Problem description: Turn the listing, from the line containing "From the photographer's" through the end of the listing inclusive, into a Markdown table with the columns Row and Listing line, numbering each line and omitting blank lines.

Material to process:
■ ■ ■ ■ ■
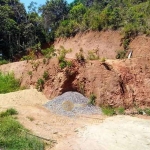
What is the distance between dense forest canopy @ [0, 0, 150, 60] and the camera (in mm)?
29147

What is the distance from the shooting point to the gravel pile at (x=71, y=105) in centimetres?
1705

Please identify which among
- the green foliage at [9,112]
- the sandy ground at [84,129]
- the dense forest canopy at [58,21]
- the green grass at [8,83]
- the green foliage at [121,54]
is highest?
the dense forest canopy at [58,21]

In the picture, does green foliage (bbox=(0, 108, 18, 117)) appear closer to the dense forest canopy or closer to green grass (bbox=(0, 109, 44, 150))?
green grass (bbox=(0, 109, 44, 150))

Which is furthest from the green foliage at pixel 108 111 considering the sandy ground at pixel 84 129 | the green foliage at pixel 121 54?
the green foliage at pixel 121 54

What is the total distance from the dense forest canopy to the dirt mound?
0.63 metres

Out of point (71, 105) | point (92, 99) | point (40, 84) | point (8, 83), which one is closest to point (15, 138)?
point (71, 105)

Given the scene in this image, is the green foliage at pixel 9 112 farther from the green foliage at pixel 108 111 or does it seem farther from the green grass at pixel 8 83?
the green grass at pixel 8 83

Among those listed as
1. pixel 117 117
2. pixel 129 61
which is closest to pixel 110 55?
pixel 129 61

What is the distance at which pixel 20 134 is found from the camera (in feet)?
40.7

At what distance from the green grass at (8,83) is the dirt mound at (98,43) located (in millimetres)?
8207

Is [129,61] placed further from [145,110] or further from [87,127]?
[87,127]

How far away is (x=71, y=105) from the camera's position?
57.6 feet

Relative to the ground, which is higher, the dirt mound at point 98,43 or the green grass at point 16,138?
the dirt mound at point 98,43

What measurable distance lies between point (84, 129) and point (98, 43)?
17.9 meters
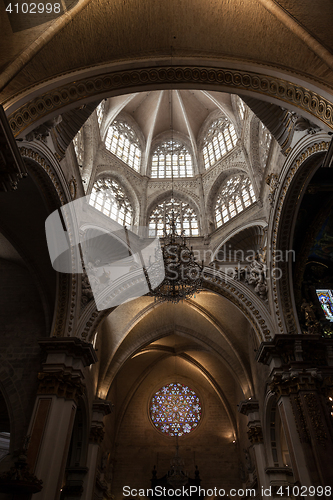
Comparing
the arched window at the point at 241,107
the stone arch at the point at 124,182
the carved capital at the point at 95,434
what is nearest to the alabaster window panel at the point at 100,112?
the stone arch at the point at 124,182

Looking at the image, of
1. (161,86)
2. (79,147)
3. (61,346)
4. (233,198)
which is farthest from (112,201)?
(161,86)

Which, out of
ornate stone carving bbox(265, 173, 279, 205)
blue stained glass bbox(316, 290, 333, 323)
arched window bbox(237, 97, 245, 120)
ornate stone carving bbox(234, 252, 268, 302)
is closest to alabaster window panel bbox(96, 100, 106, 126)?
arched window bbox(237, 97, 245, 120)

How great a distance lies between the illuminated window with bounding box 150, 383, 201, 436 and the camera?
781 inches

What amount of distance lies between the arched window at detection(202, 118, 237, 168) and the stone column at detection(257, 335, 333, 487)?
10031mm

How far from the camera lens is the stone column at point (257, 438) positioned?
41.7 feet

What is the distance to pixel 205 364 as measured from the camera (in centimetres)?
2094

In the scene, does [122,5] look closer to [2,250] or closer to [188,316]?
[2,250]

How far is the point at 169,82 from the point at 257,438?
1227 cm

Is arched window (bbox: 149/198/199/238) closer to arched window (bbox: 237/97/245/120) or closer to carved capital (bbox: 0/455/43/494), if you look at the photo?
arched window (bbox: 237/97/245/120)

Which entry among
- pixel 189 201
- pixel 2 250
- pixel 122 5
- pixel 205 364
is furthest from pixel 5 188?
pixel 205 364

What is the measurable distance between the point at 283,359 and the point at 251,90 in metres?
7.54

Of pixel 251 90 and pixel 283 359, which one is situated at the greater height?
pixel 251 90

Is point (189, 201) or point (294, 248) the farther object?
point (189, 201)

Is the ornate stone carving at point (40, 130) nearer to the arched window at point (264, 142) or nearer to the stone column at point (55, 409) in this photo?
the stone column at point (55, 409)
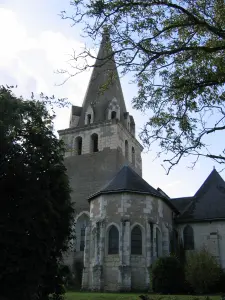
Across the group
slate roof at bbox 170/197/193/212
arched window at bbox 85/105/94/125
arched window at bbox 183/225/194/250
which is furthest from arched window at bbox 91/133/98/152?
arched window at bbox 183/225/194/250

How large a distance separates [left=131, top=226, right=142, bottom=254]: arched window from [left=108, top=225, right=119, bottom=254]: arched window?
908 mm

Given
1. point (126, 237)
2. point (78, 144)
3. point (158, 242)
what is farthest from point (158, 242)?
point (78, 144)

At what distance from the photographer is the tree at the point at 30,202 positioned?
10.3m

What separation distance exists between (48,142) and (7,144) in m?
1.62

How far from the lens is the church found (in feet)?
66.6

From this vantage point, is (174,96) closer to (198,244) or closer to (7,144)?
(7,144)

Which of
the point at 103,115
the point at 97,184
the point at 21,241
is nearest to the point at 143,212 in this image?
the point at 97,184

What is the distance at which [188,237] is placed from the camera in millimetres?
25297

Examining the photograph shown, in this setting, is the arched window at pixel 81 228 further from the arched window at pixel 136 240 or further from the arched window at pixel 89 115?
the arched window at pixel 89 115

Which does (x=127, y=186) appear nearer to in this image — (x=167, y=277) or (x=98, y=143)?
(x=167, y=277)

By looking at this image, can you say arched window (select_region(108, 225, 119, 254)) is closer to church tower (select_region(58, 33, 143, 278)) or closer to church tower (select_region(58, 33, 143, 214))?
church tower (select_region(58, 33, 143, 278))

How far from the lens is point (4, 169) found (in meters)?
11.1

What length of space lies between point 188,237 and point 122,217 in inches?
260

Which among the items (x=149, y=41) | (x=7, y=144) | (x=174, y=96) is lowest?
(x=7, y=144)
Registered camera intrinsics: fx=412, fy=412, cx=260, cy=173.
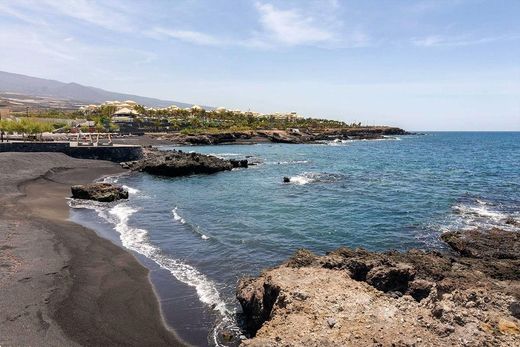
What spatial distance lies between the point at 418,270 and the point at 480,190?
32.8 meters

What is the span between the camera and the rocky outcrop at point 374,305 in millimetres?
9672

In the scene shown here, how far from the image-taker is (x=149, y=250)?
22719 millimetres

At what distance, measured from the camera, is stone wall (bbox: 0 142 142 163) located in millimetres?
54812

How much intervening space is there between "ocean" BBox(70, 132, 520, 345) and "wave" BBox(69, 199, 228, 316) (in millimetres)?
53

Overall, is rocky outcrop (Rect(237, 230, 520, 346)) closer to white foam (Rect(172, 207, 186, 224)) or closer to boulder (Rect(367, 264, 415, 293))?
boulder (Rect(367, 264, 415, 293))

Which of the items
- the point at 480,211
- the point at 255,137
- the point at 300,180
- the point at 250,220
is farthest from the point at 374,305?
the point at 255,137

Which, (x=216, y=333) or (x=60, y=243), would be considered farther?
(x=60, y=243)

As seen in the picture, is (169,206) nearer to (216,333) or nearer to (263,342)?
(216,333)

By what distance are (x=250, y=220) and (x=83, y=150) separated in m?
39.0

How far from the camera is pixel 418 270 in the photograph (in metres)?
16.4

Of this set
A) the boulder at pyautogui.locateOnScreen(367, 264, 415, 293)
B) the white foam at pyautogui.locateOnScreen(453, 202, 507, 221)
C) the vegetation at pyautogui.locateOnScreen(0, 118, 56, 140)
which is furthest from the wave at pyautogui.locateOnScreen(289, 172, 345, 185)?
the vegetation at pyautogui.locateOnScreen(0, 118, 56, 140)

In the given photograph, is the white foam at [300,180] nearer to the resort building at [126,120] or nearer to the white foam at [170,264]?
the white foam at [170,264]

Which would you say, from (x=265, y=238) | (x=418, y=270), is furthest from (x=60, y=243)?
(x=418, y=270)

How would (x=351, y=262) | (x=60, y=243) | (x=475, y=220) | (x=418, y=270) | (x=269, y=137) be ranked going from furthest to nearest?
1. (x=269, y=137)
2. (x=475, y=220)
3. (x=60, y=243)
4. (x=418, y=270)
5. (x=351, y=262)
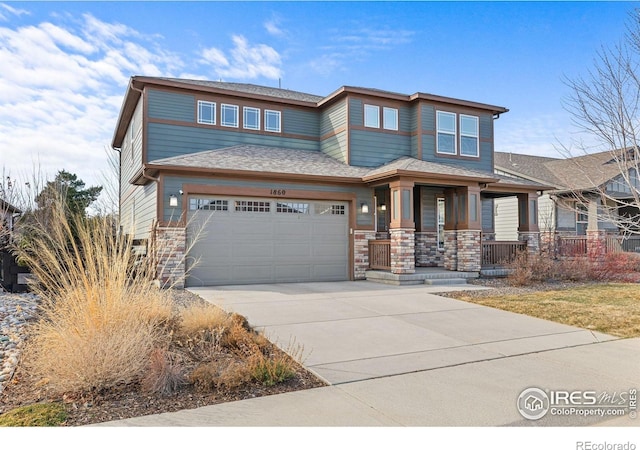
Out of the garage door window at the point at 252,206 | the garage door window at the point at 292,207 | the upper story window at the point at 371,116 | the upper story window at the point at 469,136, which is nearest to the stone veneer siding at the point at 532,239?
the upper story window at the point at 469,136

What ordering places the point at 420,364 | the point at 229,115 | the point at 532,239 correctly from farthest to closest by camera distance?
1. the point at 532,239
2. the point at 229,115
3. the point at 420,364

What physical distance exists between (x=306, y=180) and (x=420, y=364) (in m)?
8.36

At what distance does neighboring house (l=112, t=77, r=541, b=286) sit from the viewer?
38.0ft

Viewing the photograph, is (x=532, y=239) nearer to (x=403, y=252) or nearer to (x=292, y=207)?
(x=403, y=252)

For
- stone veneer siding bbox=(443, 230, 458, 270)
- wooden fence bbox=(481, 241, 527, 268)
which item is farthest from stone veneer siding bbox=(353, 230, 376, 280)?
wooden fence bbox=(481, 241, 527, 268)

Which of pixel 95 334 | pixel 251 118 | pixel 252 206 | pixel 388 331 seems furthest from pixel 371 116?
pixel 95 334

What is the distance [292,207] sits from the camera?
1255 centimetres

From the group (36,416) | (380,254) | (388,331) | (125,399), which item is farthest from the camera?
(380,254)

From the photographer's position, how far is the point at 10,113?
11.2 meters

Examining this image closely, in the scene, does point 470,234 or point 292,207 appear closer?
point 292,207

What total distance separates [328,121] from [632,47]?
31.9 feet

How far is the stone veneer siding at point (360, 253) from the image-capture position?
43.3 ft

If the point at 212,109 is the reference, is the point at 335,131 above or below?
below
■ ■ ■ ■ ■
Solution below:
| Row | Listing line |
|---|---|
| 1 | From the photographer's position, how far is the point at 10,113? |
| 2 | 11.2 meters |
| 3 | Examining this image closely, in the scene, does point 470,234 or point 292,207 appear closer? |
| 4 | point 292,207 |
| 5 | What total distance separates [328,121] from [632,47]? |
| 6 | 31.9 feet |
| 7 | How far is the stone veneer siding at point (360, 253) from the image-capture position? |
| 8 | 43.3 ft |
| 9 | If the point at 212,109 is the reference, is the point at 335,131 above or below? |
| 10 | below |